Bosnia-Erzegovina: funzionari a conoscenza del presunto piano britannico per arrestare il Primo Ministro della Republika Srpska?
Sospetti su una manovra congiunta tra intelligence britannica e autorità bosniache: si teme un’escalation della crisi costituzionale nel Paese
Un’ondata di tensione politica scuote la Bosnia-Erzegovina dopo le rivelazioni su un presunto piano dell’intelligence britannica per arrestare il Primo Ministro della Republika Srpska, Radovan Višković. Secondo quanto riportato da diverse fonti, l’operazione sarebbe stata condotta in coordinamento con il Ministero federale degli Interni e alcuni rappresentanti bosniaci. Una manovra che, se confermata, rischierebbe di infiammare ulteriormente le già fragili relazioni tra le entità costitutive del Paese.
Il primo a lasciare intendere l’imminenza di un’azione esterna è stato Alija Kožljak, capo di gabinetto del membro della presidenza bosniaca Denis Bećirović, che in un’intervista ha annunciato “un’azione più forte e organizzata della Gran Bretagna in Bosnia-Erzegovina”, lasciando presagire sviluppi significativi. Le sue parole sono arrivate proprio alla vigilia della fuga di notizie sul presunto piano di arresto.
Un intervento internazionale o un atto terroristico?
Il presunto coinvolgimento delle forze speciali britanniche in un’operazione di polizia sul territorio della Republika Srpska ha scatenato dure reazioni da parte di esperti e politici serbi. Predrag Ćeranić, preside della Facoltà di Scienze della Sicurezza di Banja Luka, ha parlato apertamente di “terrorismo internazionale”, ricordando che, secondo gli accordi di Dayton, le autorità federali non hanno competenza di polizia nella Republika Srpska e viceversa.
“Se la SIPA o elementi bosniaci al suo interno, con il supporto di agenzie straniere, effettuassero un arresto in RS, si tratterebbe di un atto ostile e illegale,” ha affermato Ćeranić, suggerendo che simili operazioni potrebbero essere usate come pretesto per un intervento militare esterno.
Una crisi di sicurezza per giustificare un intervento?
Secondo Sredoje Nović, presidente del Club del popolo serbo nella Camera dei Popoli, l’obiettivo finale di queste manovre sarebbe quello di estendere la crisi politica e costituzionale al settore della sicurezza, creando le condizioni per un intervento internazionale e una possibile “ricomposizione” della Bosnia-Erzegovina.

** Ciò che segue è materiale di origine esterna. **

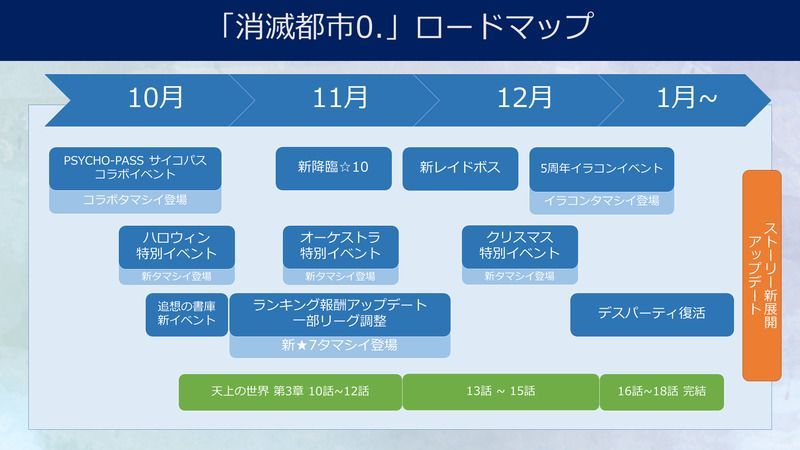 「消滅都市0.」ロードマップ

10月
11月
12月
1月~

PSYCHO-PASS サイコパス コラボイベント
コラボタマシイ登場

新降臨☆10

新レイドボス

5周年イラコンイベント
イラコンタマシイ登場

ハロウィン 特別イベント
新タマシイ登場

オーケストラ 特別イベント
新タマシイ登場

クリスマス 特別イベント
新タマシイ登場

追想の書庫 新イベント

ランキング報酬アップデート 一部リーグ調整
新★7タマシイ登場

デスパーティ復活

ストーリー新展開 アップデート

天上の世界 第3章 10話~12話

13話 ~ 15話

16話~18話 完結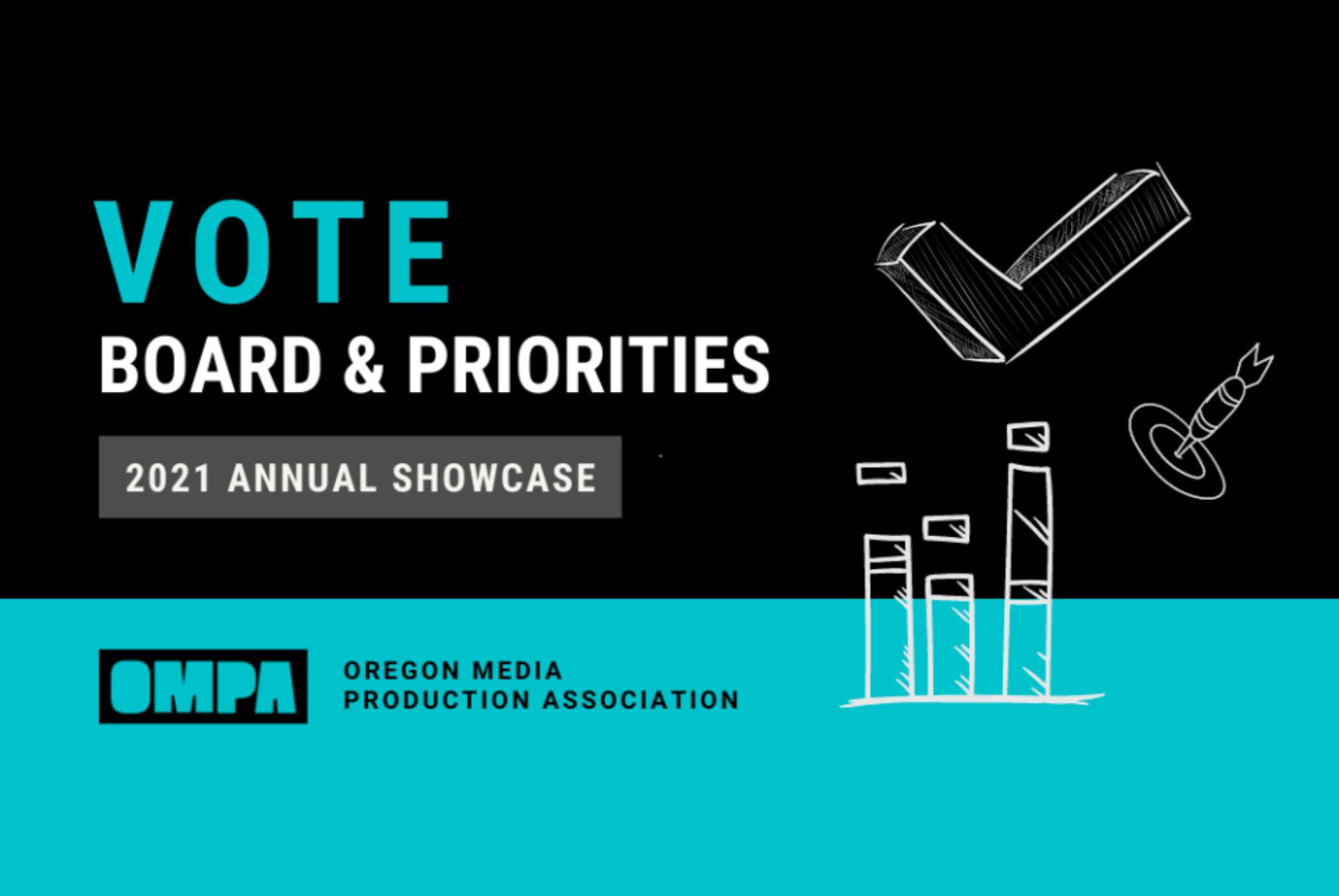 VOTE
BOARD & PRIORITIES

2021 ANNUAL SHOWCASE

OMPA

OREGON MEDIA
PRODUCTION ASSOCIATION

Un’accusa che trova eco anche nelle dichiarazioni del deputato dell’SNSD Milorad Kojić, che ha definito il presunto piano di arresto e le dichiarazioni dell’Alto Rappresentante Christian Schmidt parte di una strategia sincronizzata. Schmidt, parlando da Valencia, ha auspicato una “nuova coalizione” che possa avvicinare il Paese all’Unione Europea, una posizione vista con sospetto dalle autorità della Republika Srpska.
Kojić sostiene che la vera ambizione dell’opposizione sia quella di prendere il controllo del Parlamento della Republika Srpska e, attraverso una nuova alleanza, rimuovere l’SNSD di Milorad Dodik, visto come l’ultimo ostacolo a una Bosnia-Erzegovina centralizzata.
Un nuovo fronte di scontro
Le accuse di complotto internazionale, le tensioni istituzionali e il coinvolgimento di potenze straniere in questioni interne fanno temere un nuovo fronte di scontro in un Paese segnato da decenni di fragilità post-bellica. Se confermate, le rivelazioni sul piano di arresto del premier Višković rappresenterebbero una grave escalation, con potenziali ripercussioni su tutta la regione balcanica.
La comunità internazionale, già presente nel Paese attraverso diverse missioni civili e militari, osserva con preoccupazione gli sviluppi. Una crisi di sicurezza, se innescata, potrebbe minare ulteriormente la stabilità della Bosnia-Erzegovina e mettere alla prova gli equilibri fissati a Dayton quasi 30 anni fa.